» **Passage to read**:
◆ ◆ ◆ ◆
Effects of a Single Rapid Infusion System on Platelet Function in Stored Whole Blood: An Ex Vivo Study

Introduction Rapid infusion systems (RIS) are used to warm and rapidly infuse crystalloids and blood products. Current guidelines do not approve of platelet transfusion through a RIS, but data supporting these guidelines are scarce. Our hypothesis was that an infusion of whole blood through a RIS would degrade platelet quantity, impede viscoelastic clot strength, and inhibit platelet aggregation response to adenosine diphosphate pathway (ADP) activation. Methods Ten iterations of a simulated scenario of transfusing whole blood via a single brand and make of RIS (Belmont Fluid Management System 2000, Belmont Medical Technologies, Billerica, MA) were performed. Units of whole blood, which were two to nine days old, were leukoreduced prestorage. Blood was used to prime the RIS and then warmed and infused at 100 mL/min into a reservoir. Blood samples were collected before and immediately after infusion. Samples were tested for platelet count, size, and viscoelastic clot strength using thromboelastographic and aggregation assays. Results The study sample (n = 10) included platelets with an average age of 5.3 days. The infusion through the RIS had a detrimental effect on all the maximal amplitudes (MA) of viscoelastic testing: MA ADP (mean difference = −18.7 mm; 95% CI: −24.1 to −13.3, P = 0.004), MA rapid thromboelastography (MA rTEG) (mean difference = −6.0; 95% CI: −10.0 to −2.0, P = 0.008), MA TEG (mean difference = −7.1; 95% CI: −10.9 to −3.4, P = 0.004), mean platelet volume (MPV) (mean difference = −0.3; 95% CI: −0.6 to −0.1, P = 0.02), and platelet count (mean difference = −68.3 × 10(3)/µL; 95% CI: −86.9 to −49.7, P = 0.004). Conclusions Platelet quantity, viscoelastic clot strength, and platelet aggregation response to ADP each decline after infusion through a RIS. Further studies regarding microaggregates and platelet activation are required.
◆ ◆ ◆ ◆
Entries from a collection:
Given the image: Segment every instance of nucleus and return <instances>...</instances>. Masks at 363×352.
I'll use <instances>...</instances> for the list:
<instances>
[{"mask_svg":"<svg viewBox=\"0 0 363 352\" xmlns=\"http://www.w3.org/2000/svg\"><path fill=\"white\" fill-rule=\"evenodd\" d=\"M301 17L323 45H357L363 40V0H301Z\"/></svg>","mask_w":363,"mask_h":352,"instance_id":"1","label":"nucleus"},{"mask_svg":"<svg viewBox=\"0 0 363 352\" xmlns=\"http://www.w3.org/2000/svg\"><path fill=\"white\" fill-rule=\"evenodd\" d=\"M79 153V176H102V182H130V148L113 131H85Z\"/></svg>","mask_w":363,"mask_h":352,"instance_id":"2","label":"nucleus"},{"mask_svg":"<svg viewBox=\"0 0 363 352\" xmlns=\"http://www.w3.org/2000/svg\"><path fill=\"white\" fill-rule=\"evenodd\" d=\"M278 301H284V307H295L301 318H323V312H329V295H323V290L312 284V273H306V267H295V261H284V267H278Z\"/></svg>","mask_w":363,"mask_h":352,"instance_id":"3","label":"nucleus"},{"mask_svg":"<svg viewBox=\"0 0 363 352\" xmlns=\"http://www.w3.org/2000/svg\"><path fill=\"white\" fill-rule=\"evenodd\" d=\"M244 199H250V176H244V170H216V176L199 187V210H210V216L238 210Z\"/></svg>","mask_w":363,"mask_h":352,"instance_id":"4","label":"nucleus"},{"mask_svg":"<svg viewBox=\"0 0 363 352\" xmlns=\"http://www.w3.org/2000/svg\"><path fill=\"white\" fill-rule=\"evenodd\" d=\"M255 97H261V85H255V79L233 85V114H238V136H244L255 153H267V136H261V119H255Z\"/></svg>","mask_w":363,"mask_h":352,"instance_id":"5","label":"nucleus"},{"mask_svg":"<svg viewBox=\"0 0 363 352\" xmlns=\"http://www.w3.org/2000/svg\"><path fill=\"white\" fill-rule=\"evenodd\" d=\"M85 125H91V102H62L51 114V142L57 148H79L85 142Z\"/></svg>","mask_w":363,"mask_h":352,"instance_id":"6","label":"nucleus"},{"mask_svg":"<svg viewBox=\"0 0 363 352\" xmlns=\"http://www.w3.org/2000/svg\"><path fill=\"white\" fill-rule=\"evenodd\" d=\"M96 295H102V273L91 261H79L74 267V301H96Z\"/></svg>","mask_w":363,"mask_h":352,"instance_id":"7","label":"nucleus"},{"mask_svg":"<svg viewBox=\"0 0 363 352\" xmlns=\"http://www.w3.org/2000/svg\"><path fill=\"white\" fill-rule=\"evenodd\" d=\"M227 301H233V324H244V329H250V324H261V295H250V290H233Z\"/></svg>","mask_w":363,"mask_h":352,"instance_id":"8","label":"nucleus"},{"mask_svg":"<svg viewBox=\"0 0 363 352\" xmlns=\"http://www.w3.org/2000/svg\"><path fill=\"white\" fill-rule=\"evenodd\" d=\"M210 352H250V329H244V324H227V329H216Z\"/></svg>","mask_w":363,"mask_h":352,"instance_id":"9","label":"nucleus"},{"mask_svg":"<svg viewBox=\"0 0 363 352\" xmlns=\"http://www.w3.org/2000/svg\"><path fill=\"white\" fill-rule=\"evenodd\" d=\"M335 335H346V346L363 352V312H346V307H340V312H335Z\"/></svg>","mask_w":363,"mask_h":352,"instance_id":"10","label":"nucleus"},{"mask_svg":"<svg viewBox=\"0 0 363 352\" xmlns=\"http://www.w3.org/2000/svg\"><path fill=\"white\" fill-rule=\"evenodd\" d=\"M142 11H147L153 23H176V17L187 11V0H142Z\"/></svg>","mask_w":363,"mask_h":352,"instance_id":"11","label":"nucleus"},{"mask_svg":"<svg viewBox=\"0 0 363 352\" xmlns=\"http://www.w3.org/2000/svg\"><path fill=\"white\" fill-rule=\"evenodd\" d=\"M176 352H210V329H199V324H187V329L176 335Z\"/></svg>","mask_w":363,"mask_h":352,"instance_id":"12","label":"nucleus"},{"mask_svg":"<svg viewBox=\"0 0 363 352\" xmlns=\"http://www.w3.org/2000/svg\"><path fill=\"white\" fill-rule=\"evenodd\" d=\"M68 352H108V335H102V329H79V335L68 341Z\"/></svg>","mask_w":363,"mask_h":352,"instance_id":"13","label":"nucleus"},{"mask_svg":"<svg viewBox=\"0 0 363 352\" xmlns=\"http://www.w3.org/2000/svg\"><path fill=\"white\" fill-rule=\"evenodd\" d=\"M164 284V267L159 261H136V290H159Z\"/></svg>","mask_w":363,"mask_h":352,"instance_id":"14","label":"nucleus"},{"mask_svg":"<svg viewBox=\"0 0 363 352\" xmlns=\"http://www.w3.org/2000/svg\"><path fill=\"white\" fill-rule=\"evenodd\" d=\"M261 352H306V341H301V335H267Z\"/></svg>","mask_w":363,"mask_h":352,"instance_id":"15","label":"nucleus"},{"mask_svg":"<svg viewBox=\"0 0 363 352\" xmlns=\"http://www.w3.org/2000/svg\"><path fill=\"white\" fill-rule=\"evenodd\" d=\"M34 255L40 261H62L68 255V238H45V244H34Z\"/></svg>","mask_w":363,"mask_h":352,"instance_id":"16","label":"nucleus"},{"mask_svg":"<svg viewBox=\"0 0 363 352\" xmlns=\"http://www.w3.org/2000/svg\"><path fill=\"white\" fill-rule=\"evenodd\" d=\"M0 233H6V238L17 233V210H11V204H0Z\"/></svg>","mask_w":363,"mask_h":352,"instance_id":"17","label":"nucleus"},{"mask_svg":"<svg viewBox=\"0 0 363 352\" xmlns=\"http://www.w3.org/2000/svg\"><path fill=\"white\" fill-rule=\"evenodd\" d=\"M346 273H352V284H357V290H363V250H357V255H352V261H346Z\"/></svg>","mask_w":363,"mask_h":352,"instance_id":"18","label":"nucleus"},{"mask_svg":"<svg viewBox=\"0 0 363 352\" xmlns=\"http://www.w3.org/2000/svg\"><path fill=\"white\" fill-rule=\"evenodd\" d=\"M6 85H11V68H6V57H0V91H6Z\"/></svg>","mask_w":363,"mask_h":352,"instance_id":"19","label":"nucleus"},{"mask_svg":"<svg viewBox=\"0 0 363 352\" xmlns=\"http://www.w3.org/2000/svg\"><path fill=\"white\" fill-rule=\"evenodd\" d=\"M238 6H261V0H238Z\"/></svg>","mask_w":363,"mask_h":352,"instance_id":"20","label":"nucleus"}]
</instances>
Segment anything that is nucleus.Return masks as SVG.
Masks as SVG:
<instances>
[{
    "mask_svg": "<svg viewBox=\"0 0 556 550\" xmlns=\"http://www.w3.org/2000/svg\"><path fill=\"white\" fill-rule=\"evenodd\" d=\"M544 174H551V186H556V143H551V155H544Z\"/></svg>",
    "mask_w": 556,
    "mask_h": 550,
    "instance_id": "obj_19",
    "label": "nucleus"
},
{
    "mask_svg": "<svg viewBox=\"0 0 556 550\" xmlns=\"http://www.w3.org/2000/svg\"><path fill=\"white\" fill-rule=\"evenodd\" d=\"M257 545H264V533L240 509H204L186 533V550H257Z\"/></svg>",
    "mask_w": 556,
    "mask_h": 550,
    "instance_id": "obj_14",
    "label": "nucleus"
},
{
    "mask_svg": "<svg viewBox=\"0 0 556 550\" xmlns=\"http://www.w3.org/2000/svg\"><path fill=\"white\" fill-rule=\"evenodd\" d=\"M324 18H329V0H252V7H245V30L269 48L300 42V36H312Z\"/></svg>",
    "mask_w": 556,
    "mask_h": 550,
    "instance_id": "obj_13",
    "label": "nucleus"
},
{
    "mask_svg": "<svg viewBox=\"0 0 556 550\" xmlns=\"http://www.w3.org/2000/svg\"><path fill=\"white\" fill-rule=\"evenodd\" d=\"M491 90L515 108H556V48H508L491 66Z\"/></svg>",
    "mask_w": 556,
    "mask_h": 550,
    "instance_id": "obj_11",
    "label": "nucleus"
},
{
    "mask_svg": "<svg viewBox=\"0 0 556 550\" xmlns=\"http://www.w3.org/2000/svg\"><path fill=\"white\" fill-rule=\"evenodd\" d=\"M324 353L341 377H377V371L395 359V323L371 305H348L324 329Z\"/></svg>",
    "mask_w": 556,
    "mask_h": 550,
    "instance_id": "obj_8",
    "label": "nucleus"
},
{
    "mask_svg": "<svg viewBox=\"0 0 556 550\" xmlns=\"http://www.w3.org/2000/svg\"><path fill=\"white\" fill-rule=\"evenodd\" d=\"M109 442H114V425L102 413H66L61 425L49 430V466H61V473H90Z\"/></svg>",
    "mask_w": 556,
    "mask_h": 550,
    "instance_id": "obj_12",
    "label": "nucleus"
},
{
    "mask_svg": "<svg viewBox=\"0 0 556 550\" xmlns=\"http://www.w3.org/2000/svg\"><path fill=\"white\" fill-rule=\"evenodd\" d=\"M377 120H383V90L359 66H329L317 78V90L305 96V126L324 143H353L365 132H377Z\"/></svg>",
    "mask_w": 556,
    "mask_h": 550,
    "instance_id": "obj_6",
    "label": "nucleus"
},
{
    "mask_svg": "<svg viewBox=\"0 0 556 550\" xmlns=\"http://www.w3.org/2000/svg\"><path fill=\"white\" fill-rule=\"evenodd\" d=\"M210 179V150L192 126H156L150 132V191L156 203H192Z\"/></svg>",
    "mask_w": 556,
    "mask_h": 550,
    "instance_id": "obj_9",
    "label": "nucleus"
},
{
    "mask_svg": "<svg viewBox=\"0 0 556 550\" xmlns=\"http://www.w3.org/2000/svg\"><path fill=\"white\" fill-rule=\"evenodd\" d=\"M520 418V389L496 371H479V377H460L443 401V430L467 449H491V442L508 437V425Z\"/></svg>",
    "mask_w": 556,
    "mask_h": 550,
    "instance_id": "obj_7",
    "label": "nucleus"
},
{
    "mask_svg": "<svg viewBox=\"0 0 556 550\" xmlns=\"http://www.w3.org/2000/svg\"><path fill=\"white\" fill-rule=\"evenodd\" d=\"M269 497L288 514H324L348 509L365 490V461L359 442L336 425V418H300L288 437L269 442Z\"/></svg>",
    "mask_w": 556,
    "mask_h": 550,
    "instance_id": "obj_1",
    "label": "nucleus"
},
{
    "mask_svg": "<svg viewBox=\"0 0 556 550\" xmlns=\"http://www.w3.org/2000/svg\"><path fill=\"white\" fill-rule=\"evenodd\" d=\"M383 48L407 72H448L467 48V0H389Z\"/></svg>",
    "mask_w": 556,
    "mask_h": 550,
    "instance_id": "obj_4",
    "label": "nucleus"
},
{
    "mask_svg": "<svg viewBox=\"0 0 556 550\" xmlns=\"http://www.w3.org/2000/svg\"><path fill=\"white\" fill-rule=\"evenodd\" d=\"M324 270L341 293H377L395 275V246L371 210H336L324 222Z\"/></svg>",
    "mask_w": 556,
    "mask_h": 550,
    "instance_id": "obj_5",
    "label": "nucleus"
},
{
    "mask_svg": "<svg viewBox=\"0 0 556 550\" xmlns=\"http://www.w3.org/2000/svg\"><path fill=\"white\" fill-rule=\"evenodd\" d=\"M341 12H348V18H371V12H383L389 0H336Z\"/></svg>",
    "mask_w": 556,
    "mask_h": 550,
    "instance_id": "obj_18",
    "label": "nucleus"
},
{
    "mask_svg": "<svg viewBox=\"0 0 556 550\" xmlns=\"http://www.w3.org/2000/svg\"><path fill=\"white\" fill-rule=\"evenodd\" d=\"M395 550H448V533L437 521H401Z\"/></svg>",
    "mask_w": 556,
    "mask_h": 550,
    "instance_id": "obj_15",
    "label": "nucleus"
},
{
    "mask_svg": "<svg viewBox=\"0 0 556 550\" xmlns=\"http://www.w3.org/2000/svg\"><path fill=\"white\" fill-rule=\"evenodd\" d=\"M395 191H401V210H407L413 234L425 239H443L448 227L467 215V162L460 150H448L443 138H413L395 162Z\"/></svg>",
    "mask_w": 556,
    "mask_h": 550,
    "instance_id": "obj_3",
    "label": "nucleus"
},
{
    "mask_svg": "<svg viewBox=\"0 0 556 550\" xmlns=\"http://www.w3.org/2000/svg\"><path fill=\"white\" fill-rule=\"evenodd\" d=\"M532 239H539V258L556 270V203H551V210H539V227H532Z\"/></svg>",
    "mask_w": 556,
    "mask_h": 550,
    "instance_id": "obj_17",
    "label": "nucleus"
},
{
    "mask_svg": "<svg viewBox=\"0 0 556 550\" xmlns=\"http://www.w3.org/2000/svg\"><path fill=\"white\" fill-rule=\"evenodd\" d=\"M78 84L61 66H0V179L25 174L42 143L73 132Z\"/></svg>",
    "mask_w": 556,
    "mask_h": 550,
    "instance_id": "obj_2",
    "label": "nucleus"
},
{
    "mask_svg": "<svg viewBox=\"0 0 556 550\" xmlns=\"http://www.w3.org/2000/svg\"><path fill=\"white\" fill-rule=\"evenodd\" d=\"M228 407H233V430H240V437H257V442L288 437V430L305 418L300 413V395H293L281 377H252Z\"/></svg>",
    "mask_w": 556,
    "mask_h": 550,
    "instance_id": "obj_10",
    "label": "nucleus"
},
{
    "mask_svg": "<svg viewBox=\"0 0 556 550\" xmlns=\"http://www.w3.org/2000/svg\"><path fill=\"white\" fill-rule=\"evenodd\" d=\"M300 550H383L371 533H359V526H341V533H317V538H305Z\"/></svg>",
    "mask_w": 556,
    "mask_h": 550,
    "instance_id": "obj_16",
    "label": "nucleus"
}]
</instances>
◆ ◆ ◆ ◆
» **Task directions**: In the study abstract on rapid infusion systems, at what rate was the whole blood warmed and infused into the reservoir? The entries aren't needed for this.

» **Solution to the exercise**: 100 mL/min.